* **GIVEN PROBLEM**
Reproduce all of the following data verbatim, without alteration.

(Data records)
******************************

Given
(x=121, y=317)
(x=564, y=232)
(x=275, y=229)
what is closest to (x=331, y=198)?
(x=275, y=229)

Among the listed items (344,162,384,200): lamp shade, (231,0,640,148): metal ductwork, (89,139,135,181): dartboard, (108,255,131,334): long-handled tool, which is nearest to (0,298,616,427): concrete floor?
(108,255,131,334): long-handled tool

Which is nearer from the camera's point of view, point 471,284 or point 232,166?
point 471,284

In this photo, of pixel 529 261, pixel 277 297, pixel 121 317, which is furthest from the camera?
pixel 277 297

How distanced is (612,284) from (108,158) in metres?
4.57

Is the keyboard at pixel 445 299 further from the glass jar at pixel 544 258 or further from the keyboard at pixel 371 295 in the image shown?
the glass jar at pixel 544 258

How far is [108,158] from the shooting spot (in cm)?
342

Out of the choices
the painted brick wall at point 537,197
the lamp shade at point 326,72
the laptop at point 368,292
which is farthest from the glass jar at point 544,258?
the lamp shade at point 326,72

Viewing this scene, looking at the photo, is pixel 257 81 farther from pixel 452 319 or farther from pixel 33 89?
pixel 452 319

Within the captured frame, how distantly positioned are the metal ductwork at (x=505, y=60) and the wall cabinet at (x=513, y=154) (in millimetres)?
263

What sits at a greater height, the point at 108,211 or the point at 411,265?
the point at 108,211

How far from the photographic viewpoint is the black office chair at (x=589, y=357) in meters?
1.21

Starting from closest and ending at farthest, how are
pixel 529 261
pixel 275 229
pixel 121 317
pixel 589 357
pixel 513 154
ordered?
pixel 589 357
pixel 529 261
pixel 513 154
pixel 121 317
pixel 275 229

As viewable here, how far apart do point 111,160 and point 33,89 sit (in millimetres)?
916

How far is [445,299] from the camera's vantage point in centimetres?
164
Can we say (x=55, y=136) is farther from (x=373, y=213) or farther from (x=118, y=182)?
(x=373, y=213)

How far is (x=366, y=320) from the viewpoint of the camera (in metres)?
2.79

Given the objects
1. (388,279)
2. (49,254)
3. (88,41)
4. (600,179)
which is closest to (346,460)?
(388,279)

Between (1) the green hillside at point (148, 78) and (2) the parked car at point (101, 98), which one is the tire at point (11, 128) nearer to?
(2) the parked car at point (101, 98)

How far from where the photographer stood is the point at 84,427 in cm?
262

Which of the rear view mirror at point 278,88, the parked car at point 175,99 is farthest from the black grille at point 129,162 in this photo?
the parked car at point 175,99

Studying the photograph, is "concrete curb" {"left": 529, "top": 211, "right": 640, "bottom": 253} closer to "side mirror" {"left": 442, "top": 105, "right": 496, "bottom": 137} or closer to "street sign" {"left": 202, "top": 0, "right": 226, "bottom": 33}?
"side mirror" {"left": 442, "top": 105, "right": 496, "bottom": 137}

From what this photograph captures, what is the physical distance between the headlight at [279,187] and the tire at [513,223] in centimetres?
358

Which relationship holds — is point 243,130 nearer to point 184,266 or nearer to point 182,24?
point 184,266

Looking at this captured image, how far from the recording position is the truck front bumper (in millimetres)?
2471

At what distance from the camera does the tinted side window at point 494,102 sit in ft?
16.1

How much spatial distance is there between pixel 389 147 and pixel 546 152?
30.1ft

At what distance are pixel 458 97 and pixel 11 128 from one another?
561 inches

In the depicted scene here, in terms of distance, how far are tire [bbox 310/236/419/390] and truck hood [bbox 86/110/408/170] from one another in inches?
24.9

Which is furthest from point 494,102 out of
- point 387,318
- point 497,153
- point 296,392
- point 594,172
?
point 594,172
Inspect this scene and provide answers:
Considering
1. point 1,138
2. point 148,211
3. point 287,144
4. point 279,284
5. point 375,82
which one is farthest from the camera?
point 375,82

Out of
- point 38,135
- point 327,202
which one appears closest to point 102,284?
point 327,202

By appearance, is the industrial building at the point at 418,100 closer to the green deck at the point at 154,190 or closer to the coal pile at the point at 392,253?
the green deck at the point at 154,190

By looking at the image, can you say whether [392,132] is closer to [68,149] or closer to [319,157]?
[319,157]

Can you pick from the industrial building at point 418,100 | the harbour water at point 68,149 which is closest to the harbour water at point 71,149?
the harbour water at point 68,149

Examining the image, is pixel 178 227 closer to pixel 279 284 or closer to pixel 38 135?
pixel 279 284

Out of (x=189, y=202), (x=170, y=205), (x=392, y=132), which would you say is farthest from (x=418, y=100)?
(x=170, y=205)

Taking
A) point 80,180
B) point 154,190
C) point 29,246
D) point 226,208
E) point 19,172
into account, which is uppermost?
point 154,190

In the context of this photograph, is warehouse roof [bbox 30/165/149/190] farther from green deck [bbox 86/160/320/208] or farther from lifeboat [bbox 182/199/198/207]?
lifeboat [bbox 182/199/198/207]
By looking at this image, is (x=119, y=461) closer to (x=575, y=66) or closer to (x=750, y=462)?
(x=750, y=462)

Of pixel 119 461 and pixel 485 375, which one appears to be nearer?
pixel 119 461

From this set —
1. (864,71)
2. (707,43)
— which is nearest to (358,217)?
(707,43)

******************************

* **TASK OUTPUT**
Given
(x=121, y=317)
(x=564, y=232)
(x=275, y=229)
what is closest to (x=331, y=198)?
(x=275, y=229)

Among the listed items (344,162,384,200): lamp shade, (231,0,640,148): metal ductwork, (89,139,135,181): dartboard, (108,255,131,334): long-handled tool, which is nearest to (0,298,616,427): concrete floor?
(108,255,131,334): long-handled tool

Which is nearer from the camera's point of view, point 471,284 or point 232,166?
point 471,284

In this photo, of pixel 529 261, pixel 277 297, pixel 121 317, which is furthest from the camera?
pixel 277 297

How distanced is (612,284) from (108,158) in metres?
4.57

Is the keyboard at pixel 445 299 further from the glass jar at pixel 544 258 or further from the keyboard at pixel 371 295 in the image shown?
the glass jar at pixel 544 258

How far is [108,158] from the shooting spot (in cm)?
342

Out of the choices
the painted brick wall at point 537,197
the lamp shade at point 326,72
the laptop at point 368,292
which is farthest from the glass jar at point 544,258?
the lamp shade at point 326,72

Viewing this scene, looking at the photo, is pixel 257 81 farther from pixel 452 319 or farther from pixel 33 89?
pixel 452 319

Within the captured frame, how distantly positioned are the metal ductwork at (x=505, y=60) and the wall cabinet at (x=513, y=154) (in millimetres)?
263

What sits at a greater height, the point at 108,211 or the point at 411,265?
the point at 108,211

How far from the photographic viewpoint is the black office chair at (x=589, y=357) in meters?
1.21

Starting from closest and ending at farthest, how are
pixel 529 261
pixel 275 229
pixel 121 317
pixel 589 357
pixel 513 154
ordered?
pixel 589 357
pixel 529 261
pixel 513 154
pixel 121 317
pixel 275 229

As viewable here, how far apart do point 111,160 and point 33,89 sit (in millimetres)?
916

How far is [445,299] from the camera's vantage point in centimetres?
164
Can we say (x=55, y=136) is farther from (x=373, y=213) or farther from (x=118, y=182)?
(x=373, y=213)

How far is (x=366, y=320) from the viewpoint of the camera (in metres)?
2.79

Given the objects
1. (388,279)
2. (49,254)
3. (88,41)
4. (600,179)
which is closest to (346,460)?
(388,279)

Between (1) the green hillside at point (148, 78) and (2) the parked car at point (101, 98), which one is the tire at point (11, 128) nearer to?
(2) the parked car at point (101, 98)

How far from where the photographer stood is the point at 84,427 in cm?
262

Which of the rear view mirror at point 278,88, the parked car at point 175,99 is farthest from the black grille at point 129,162 in this photo?
the parked car at point 175,99

Studying the photograph, is "concrete curb" {"left": 529, "top": 211, "right": 640, "bottom": 253} closer to "side mirror" {"left": 442, "top": 105, "right": 496, "bottom": 137} or closer to "street sign" {"left": 202, "top": 0, "right": 226, "bottom": 33}?
"side mirror" {"left": 442, "top": 105, "right": 496, "bottom": 137}

From what this photograph captures, what is the physical distance between the headlight at [279,187] and the tire at [513,223] in centimetres?
358

Which relationship holds — is point 243,130 nearer to point 184,266 or nearer to point 182,24?
point 184,266

Looking at this captured image, how far from the recording position is the truck front bumper (in millimetres)?
2471

At what distance from the camera does the tinted side window at point 494,102 sit in ft?
16.1

How much spatial distance is there between pixel 389 147 and pixel 546 152?
30.1ft

At what distance are pixel 458 97 and pixel 11 128 from one another?
561 inches

In the depicted scene here, in terms of distance, how far are tire [bbox 310/236/419/390] and truck hood [bbox 86/110/408/170] from one another in inches?
24.9

Which is furthest from point 494,102 out of
- point 387,318
- point 497,153
- point 296,392
- point 594,172
?
point 594,172
Inspect this scene and provide answers:
Considering
1. point 1,138
2. point 148,211
3. point 287,144
4. point 279,284
5. point 375,82
which one is farthest from the camera?
point 375,82

Out of
- point 38,135
- point 327,202
which one appears closest to point 102,284?
point 327,202

By appearance, is the industrial building at the point at 418,100 closer to the green deck at the point at 154,190 or closer to the coal pile at the point at 392,253?
the green deck at the point at 154,190

By looking at the image, can you say whether [392,132] is closer to [68,149] or closer to [319,157]?
[319,157]

Can you pick from the industrial building at point 418,100 | the harbour water at point 68,149 which is closest to the harbour water at point 71,149?
the harbour water at point 68,149

Examining the image, is pixel 178 227 closer to pixel 279 284 or closer to pixel 38 135?
pixel 279 284

Out of (x=189, y=202), (x=170, y=205), (x=392, y=132), which would you say is farthest from (x=418, y=100)?
(x=170, y=205)

Taking
A) point 80,180
B) point 154,190
C) point 29,246
D) point 226,208
E) point 19,172
into account, which is uppermost?
point 154,190

In the context of this photograph, is warehouse roof [bbox 30/165/149/190] farther from green deck [bbox 86/160/320/208] or farther from lifeboat [bbox 182/199/198/207]?
lifeboat [bbox 182/199/198/207]
By looking at this image, is (x=119, y=461) closer to (x=575, y=66) or closer to (x=750, y=462)?
(x=750, y=462)

Of pixel 119 461 and pixel 485 375, which one appears to be nearer?
pixel 119 461

From this set —
1. (864,71)
2. (707,43)
— which is nearest to (358,217)?
(707,43)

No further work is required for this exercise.